Honduran Accord Solidifies Coup D'Etat Rule - by Stephen Lendman
On October 29, Honduran coup d'etat "president" Roberto Micheletti announced that:
"....a few minutes ago I authorized my negotiating team to sign a final agreement" to let Congress and the Supreme Court of Justice (CSJ) decide whether or not deposed President Manuel Zelaya may return to office and complete the remaining weeks of his term, expiring on January 27. If he does, will it matter?
Zelaya is a wealthy businessman, a member of the right-wing Liberal Party (PL), a former National Congress Deputy from 1985 - 1998, a former PL Minster for Investment, and president from January 27, 2006 to when he was deposed on June 28.

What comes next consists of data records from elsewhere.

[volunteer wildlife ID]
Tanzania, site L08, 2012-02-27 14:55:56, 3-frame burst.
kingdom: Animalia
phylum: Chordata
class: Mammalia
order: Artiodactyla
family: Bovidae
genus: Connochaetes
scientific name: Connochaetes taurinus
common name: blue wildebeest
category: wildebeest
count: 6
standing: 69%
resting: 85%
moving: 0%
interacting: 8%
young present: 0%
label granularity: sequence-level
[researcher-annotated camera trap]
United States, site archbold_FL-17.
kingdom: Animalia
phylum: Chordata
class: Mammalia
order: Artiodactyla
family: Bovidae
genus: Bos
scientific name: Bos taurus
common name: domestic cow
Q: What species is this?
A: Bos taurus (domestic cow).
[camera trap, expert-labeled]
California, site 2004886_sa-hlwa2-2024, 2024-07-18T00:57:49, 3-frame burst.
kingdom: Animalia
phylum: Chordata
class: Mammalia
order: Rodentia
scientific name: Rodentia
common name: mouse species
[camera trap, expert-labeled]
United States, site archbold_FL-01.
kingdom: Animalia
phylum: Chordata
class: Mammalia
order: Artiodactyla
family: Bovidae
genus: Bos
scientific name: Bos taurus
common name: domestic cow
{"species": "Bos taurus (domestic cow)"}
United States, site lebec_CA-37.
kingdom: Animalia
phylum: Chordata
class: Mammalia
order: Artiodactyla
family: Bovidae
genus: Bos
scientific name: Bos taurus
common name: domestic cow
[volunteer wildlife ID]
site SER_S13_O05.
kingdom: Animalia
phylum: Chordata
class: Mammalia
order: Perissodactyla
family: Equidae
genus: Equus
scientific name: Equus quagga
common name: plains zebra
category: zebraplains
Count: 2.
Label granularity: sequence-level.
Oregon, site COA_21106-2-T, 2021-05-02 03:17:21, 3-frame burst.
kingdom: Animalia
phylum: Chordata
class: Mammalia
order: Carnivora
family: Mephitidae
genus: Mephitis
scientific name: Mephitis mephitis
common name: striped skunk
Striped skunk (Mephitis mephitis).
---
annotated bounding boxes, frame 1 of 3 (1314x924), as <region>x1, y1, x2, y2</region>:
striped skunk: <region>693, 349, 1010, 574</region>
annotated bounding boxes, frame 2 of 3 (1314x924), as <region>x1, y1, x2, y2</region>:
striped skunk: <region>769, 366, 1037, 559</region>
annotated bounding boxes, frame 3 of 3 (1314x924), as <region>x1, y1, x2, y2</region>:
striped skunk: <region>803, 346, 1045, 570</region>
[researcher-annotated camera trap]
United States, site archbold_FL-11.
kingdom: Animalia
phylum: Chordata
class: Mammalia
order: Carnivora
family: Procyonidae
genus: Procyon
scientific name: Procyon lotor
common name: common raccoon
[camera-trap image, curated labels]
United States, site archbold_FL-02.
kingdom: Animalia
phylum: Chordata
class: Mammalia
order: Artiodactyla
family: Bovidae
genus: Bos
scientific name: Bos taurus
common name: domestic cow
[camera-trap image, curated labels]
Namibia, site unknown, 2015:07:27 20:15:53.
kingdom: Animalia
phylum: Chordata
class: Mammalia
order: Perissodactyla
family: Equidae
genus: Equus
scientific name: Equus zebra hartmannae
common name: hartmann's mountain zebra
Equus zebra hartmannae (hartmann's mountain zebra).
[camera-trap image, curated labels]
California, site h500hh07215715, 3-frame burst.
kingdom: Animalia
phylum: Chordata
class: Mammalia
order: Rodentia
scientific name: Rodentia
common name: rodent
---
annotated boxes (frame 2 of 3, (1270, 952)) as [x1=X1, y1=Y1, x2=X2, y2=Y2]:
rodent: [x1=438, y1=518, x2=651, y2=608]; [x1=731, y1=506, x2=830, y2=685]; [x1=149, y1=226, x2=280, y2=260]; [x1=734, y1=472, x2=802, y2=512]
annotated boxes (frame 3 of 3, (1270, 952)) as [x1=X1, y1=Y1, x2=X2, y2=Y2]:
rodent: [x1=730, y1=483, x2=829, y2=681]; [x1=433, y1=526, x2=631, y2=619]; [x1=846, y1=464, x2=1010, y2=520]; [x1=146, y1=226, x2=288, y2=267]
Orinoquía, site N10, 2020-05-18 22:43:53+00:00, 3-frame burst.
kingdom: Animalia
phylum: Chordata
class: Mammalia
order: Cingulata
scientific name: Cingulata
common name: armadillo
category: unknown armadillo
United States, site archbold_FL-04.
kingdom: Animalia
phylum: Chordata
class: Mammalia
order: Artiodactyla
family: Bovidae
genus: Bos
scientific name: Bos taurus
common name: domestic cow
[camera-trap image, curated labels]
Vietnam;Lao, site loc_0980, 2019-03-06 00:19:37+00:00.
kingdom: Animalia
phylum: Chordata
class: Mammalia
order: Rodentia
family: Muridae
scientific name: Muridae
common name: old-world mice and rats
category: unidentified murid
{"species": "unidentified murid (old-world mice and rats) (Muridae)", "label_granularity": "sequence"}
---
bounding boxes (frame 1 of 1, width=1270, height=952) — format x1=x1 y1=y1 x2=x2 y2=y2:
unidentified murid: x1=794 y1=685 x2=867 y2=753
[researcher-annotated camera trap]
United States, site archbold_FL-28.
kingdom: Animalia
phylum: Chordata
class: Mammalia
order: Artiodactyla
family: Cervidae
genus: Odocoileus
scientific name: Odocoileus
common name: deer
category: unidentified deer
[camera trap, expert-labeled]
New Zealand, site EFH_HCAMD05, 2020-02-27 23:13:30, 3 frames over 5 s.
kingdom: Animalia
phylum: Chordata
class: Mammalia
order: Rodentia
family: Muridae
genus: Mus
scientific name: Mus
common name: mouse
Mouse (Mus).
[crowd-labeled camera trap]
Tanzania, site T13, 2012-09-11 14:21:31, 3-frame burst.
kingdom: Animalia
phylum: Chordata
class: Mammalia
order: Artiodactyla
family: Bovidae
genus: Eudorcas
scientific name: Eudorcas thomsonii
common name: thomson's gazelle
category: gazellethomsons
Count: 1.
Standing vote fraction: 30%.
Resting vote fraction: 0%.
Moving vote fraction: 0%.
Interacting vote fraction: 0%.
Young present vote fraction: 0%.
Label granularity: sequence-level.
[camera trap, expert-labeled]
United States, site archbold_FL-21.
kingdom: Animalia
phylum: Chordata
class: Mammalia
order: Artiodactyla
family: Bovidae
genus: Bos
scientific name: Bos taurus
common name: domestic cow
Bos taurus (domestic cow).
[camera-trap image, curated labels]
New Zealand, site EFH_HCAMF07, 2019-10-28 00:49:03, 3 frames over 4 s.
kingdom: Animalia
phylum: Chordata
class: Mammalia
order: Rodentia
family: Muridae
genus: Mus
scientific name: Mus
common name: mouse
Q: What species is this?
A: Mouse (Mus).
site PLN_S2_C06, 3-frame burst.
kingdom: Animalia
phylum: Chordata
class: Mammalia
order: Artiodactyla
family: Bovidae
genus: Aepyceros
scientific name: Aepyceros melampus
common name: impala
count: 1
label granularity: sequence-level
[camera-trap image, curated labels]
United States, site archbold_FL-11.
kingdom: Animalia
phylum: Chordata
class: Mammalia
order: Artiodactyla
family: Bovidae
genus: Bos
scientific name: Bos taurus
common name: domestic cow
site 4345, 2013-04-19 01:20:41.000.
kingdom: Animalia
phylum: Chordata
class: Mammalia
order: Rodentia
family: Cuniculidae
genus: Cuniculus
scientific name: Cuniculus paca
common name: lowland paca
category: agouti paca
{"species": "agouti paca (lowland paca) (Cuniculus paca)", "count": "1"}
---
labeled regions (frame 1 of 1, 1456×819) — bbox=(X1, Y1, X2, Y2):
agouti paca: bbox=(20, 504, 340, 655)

His 2005 presidential campaign was largely on a law-and-order platform with pledges that, if elected, he'd address Honduras' crime problem with more police programs against and reeducation ones for violent international and local street gang members.
Zelaya also joined Venezuela's Bolivarian Alternative of the Americas (ALBA) based on fair, not one-sided "free" trade; complementarity, not competition; solidarity, not domination; cooperation, not exploitation; and respect for each nation's sovereign freedom from corporate control.
According to supporters like Alejandra Fernandez, a Honduran student, he also:
"raised the minimum wage, gave out free school lunches, provided milk for the babies and pensions for the elderly, distributed energy-saving light bulbs, decreased the price of public transportation, (and) made more scholarships available for students." In addition, he built roads and schools in rural areas. "That's why the elite classes can't stand him and why we want him back. This is really a class struggle." One the Resistance is detemined to win and hardliners aim to crush.